## Stemming
    Stemming is a text preprocessing technique used in Natural Language Processing (NLP) to reduce words to their root or base form, removing prefixes and suffixes. The primary goal of stemming is to simplify and standardize words, making it easier for NLP models to recognize and process text data.

In [7]:
## classification problem
## comments of product is a poistive review / negative review
## reviews --------> eating, eat, eaten, (here 'eat' is the stem/root word), and 
##  we can change it to 'eat'
## going, goes, gone, (here 'go' is the stem/root word) ---> we can change to 'go'

words = ['eating', 'eats', 'eaten', 'writing', 'write', 'writes', 'programming',
         'programmer', 'programs', 'finally', 'finalized', 'history']

### PorterStemmer
    The Porter Stemmer, also known as the Porter Stemming Algorithm, is a widely used stemming algorithm in Natural Language Processing (NLP). Developed by Martin Porter in the 1980s, it is designed to reduce words to their base or root form, known as the stem, by removing common morphological and inflexional endings.

##### How it works
    The Porter Stemmer uses a set of predefined rules to identify and remove suffixes from words. These rules are based on the observation that many English suffixes can be broken down into smaller, simpler components. The algorithm iteratively applies these rules to a word, reducing it to its stem.

In [4]:
## porterstemmer
from nltk.stem import PorterStemmer
stemming = PorterStemmer()

In [8]:
for word in words:
    print(f'{word}  ---------->  {stemming.stem(word)}')

eating  ---------->  eat
eats  ---------->  eat
eaten  ---------->  eaten
writing  ---------->  write
write  ---------->  write
writes  ---------->  write
programming  ---------->  program
programmer  ---------->  programm
programs  ---------->  program
finally  ---------->  final
finalized  ---------->  final
history  ---------->  histori


In [10]:
stemming.stem('congratulation')

'congratul'

In [12]:
stemming.stem('sitting')

'sit'

##### Disadvantage
    It does not give proper meaning of the word sometime.

### Regex Stemmer Class
    The Regex Stemmer class is a type of stemmer that uses regular expressions to identify and remove morphological affixes from words. It is a part of the NLTK (Natural Language Toolkit) library in Python.

In [1]:
from nltk.stem import RegexpStemmer
reg_stemmer = RegexpStemmer('ing$|s$|e$|able$', min=4)

In [2]:
reg_stemmer.stem('eating')

'eat'

In [3]:
reg_stemmer.stem('eatable')

'eat'

In [4]:
reg_stemmer.stem('history')

'history'

In [5]:
reg_stemmer.stem('congratulations')

'congratulation'

In [8]:
for word in words:
    print(f"{word}  ---------->  {reg_stemmer.stem(word)}")

eating  ---------->  eat
eats  ---------->  eat
eaten  ---------->  eaten
writing  ---------->  writ
write  ---------->  writ
writes  ---------->  write
programming  ---------->  programm
programmer  ---------->  programmer
programs  ---------->  program
finally  ---------->  finally
finalized  ---------->  finalized
history  ---------->  history


## Snowball Stemmer
    The Snowball Stemmer, also known as the Porter2 Stemmer, is a stemming algorithm used in Natural Language Processing (NLP) to reduce words to their base or root form, known as the stem. It is an updated version of the Porter Stemmer, developed by Martin Porter, and designed to handle multiple languages, including English, French, German, Spanish, and others.

In [9]:
from nltk.stem import SnowballStemmer
ball = SnowballStemmer(language = 'english')

In [10]:
for word in words:
    print(f'{word}   ----------->     {ball.stem(word)}')

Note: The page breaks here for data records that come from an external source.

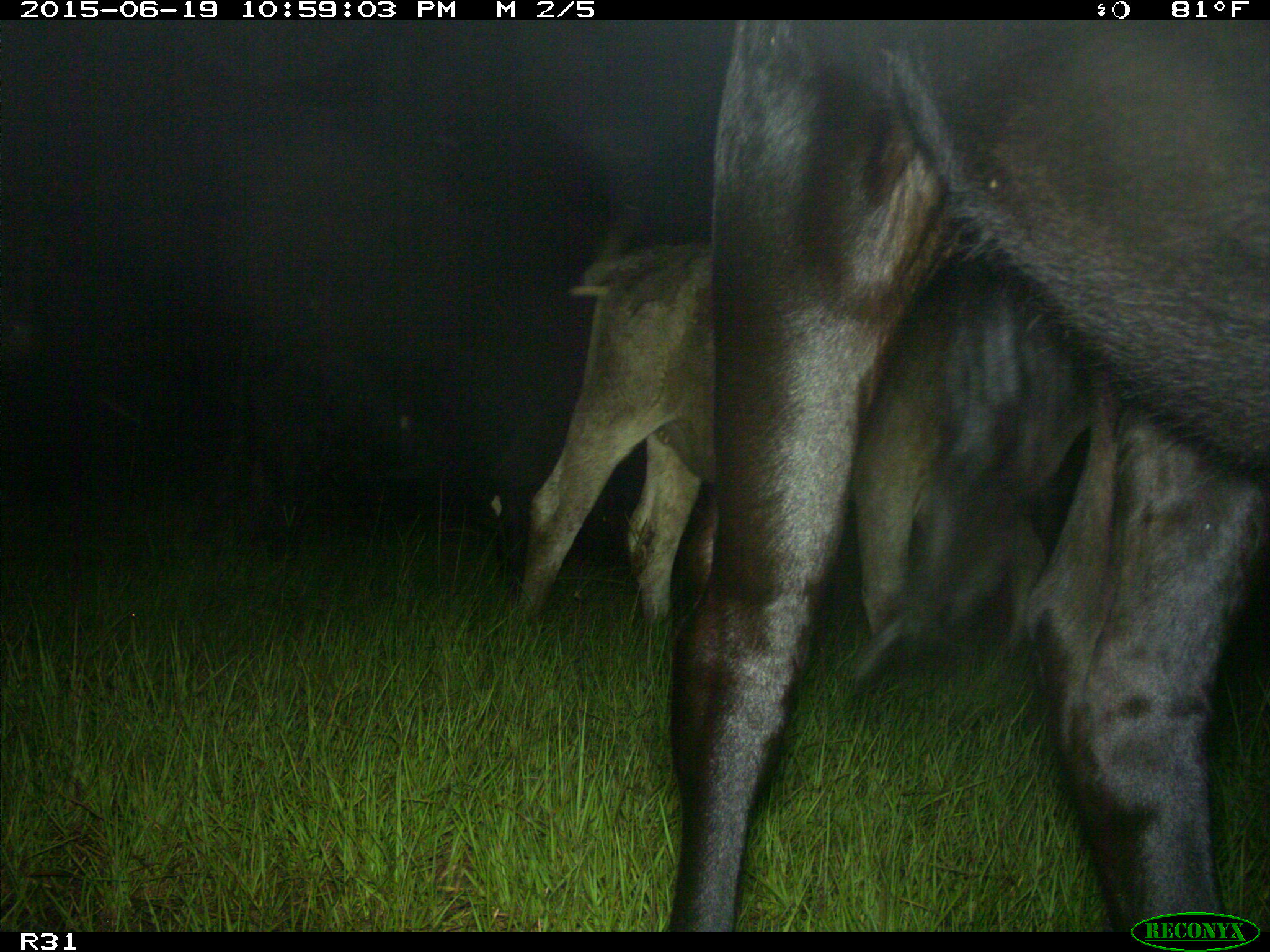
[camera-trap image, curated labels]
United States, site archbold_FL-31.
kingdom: Animalia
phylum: Chordata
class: Mammalia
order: Artiodactyla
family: Bovidae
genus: Bos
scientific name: Bos taurus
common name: domestic cow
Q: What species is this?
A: Bos taurus (domestic cow).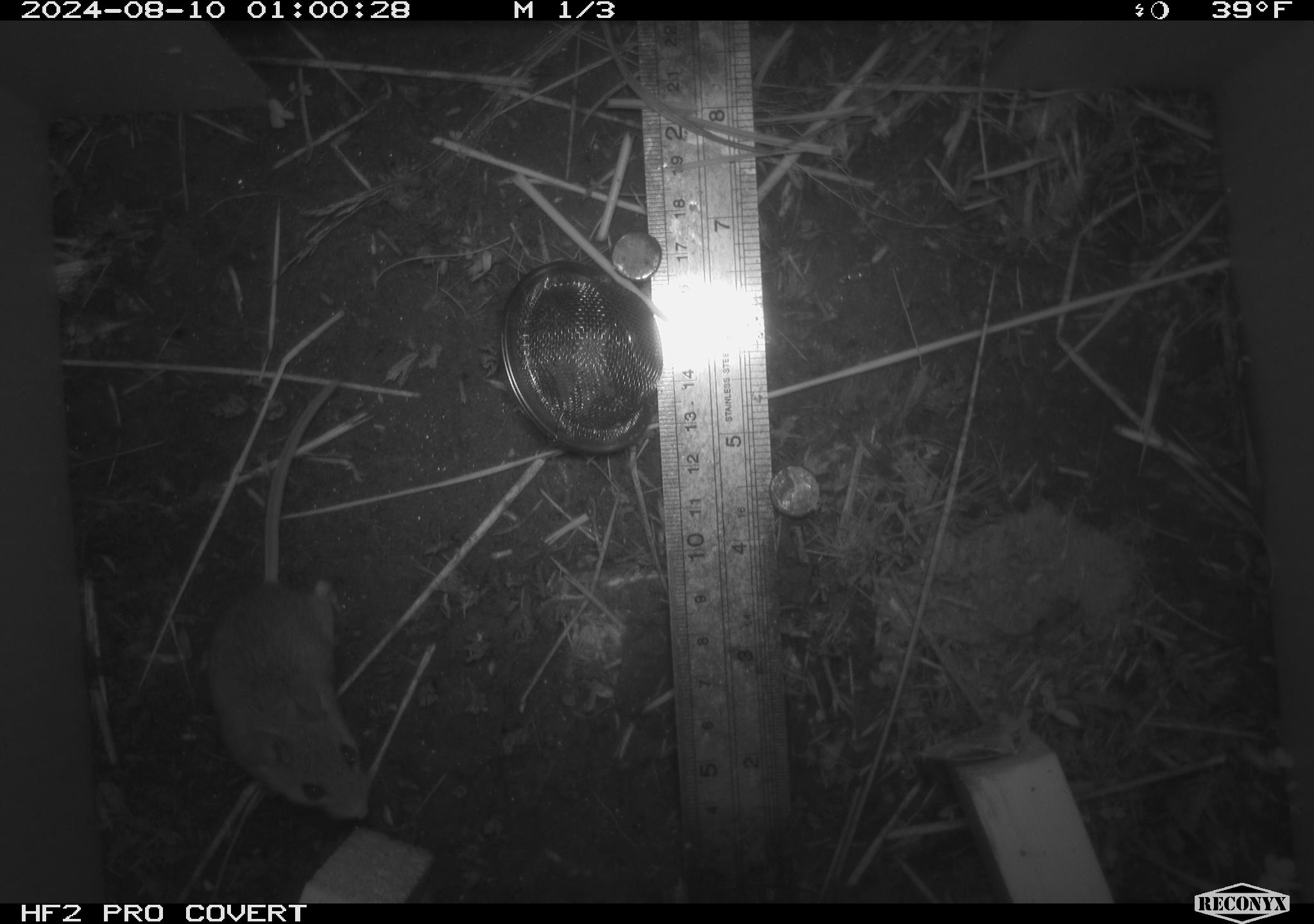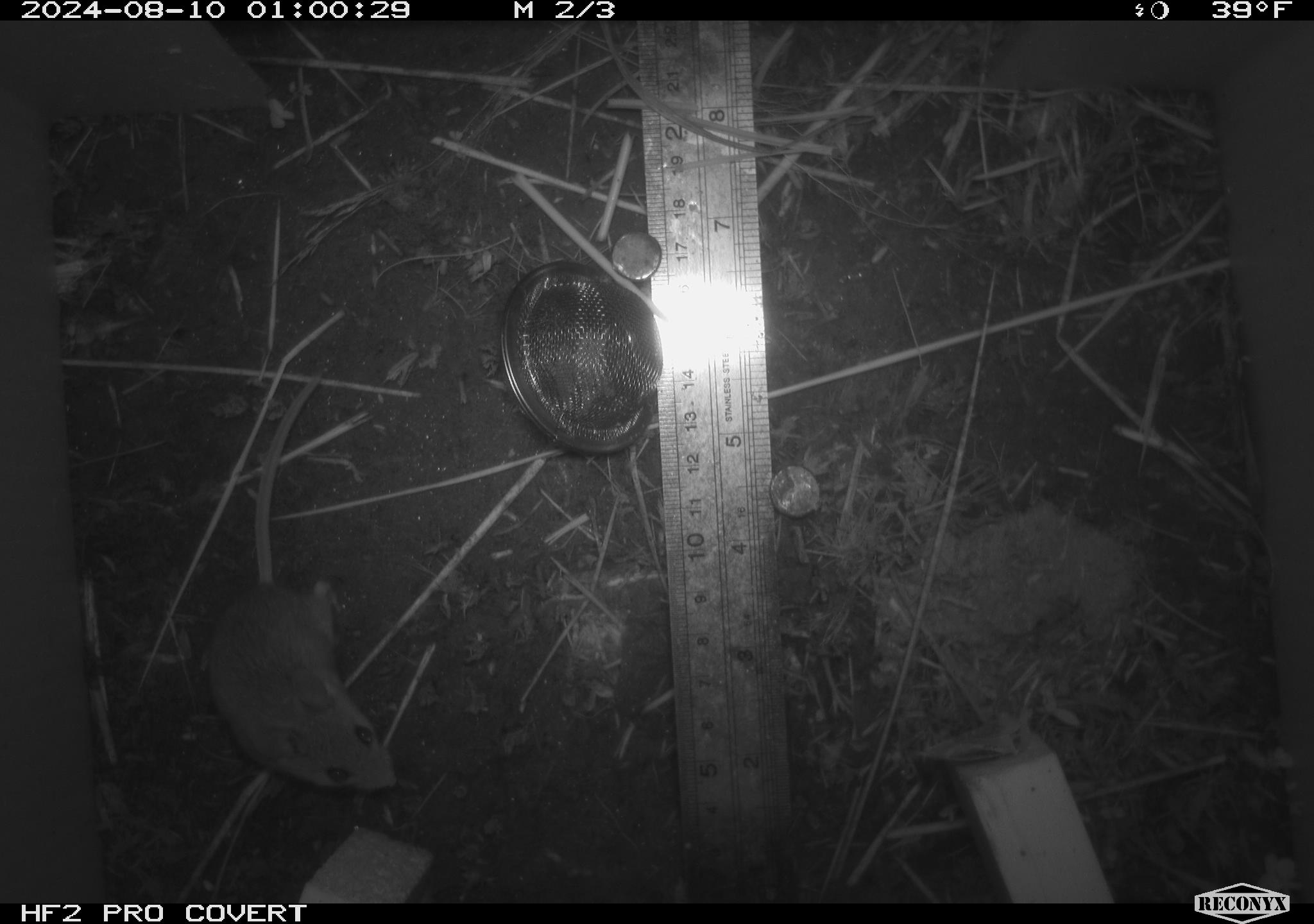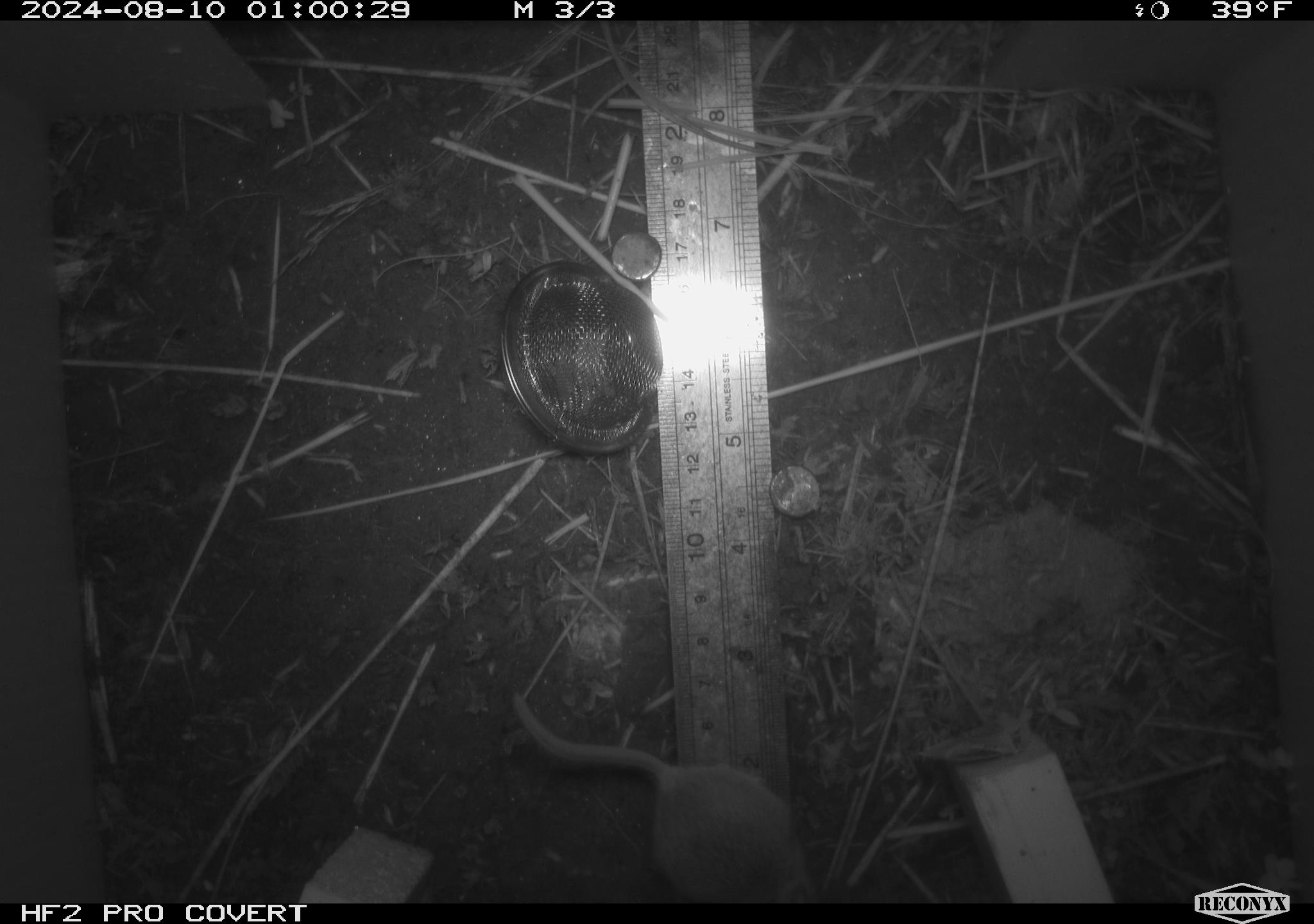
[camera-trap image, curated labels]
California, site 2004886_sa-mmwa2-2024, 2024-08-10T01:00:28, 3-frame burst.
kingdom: Animalia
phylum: Chordata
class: Mammalia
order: Rodentia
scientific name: Rodentia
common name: mouse species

eating   ----------->     eat
eats   ----------->     eat
eaten   ----------->     eaten
writing   ----------->     write
write   ----------->     write
writes   ----------->     write
programming   ----------->     program
programmer   ----------->     programm
programs   ----------->     program
finally   ----------->     final
finalized   ----------->     final
history   ----------->     histori


In [25]:
stemming.stem('fairly'), stemming.stem('sportingly')

('fairli', 'sportingli')

In [26]:
ball.stem('fairly'), ball.stem('sportingly')

('fair', 'sport')

In [28]:
ball.stem('going'), ball.stem('goes')

('go', 'goe')

In [29]:
stemming.stem('going'), stemming.stem('goes')

('go', 'goe')